As with a bridge in architecture, a dental bridge closes the gap between one point and another. Gaps in the mouth are most often caused by missing teeth. Losing or breaking a tooth leaves a gap, which can pose a danger to your dental health. It can also allow your other teeth to shift or change your bite.
This drifting can lead to problems with the jaw, such as TMJ, uneven tooth wear, and it can also cause stress on the remaining natural teeth. A bridge can also serve an aesthetic purpose, giving you a more even and pleasing smile. In either case, dental bridges are a great option to close any gaps in your teeth and smile.
Types of bridges
3 Types of Dental Bridges
1. Traditional fixed bridge – Also known as a standard bridge or double-abutted bridge, this is the most common type of dental bridge. The two abutments (porcelain crowns) are placed over the two surrounding teeth. They are the anchors that hold the fake tooth (pontic) in place. The false tooth is typically made out of either porcelain which is fused to metal, or ceramic.

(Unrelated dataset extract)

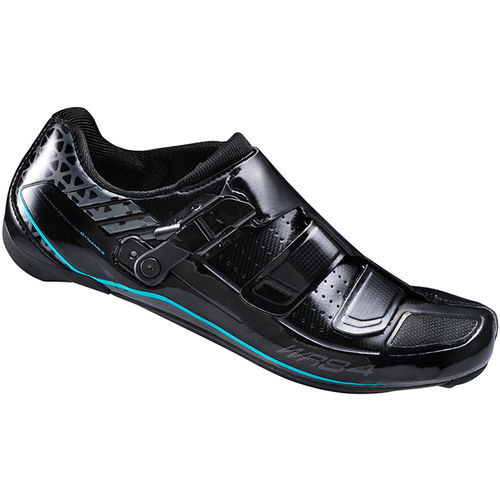 Shimano WR84 SPD-SL shoes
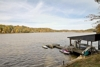 Greenville Area Lakefront Home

2. Cantilever bridge – A cantilever bridge is used when abutment teeth are available on only one side of the missing tooth. These are the least common type of bridge, because of the amount of force used for biting at the back of the mouth, where this would most typically occur. Quite often, a dentist will choose an implant over a bridge here because it is stronger. Therefore, when used, a cantilever bridge would be best suited near the front of the mouth.
3. Resin-bonded bridge - A resin-bonded bridge is also more commonly known as a Maryland bridge. This type includes one pontic with wings made of resin. The wings are bonded to the teeth on either side of the missing tooth space. This type of bridge is often used on front teeth, as they do not withstand a lot of force from chewing. This type also allows the dentist to be more conservative in the amount of tooth structure that is carved away to prepare for the bridge.
What to Expect
At least two visits are required for the placement of a dental bridge. At the first visit, there are three key steps. First, the surrounding teeth are prepared by filing down the teeth so the crown can fit over it. Next, the dentist will take an impression of your teeth. This is sent to a laboratory to create both the bridge and the crown. Last, the dentist will create and fit a temporary bridge to protect your teeth while you are waiting for the next visit and for the laboratory to create the new bridge.
At the second visit, the dentist will remove your temporary bridge. The new bridge from the laboratory is fitted and adjusted as need to fit perfectly in your mouth. Follow up visits may be necessary for additional adjustments.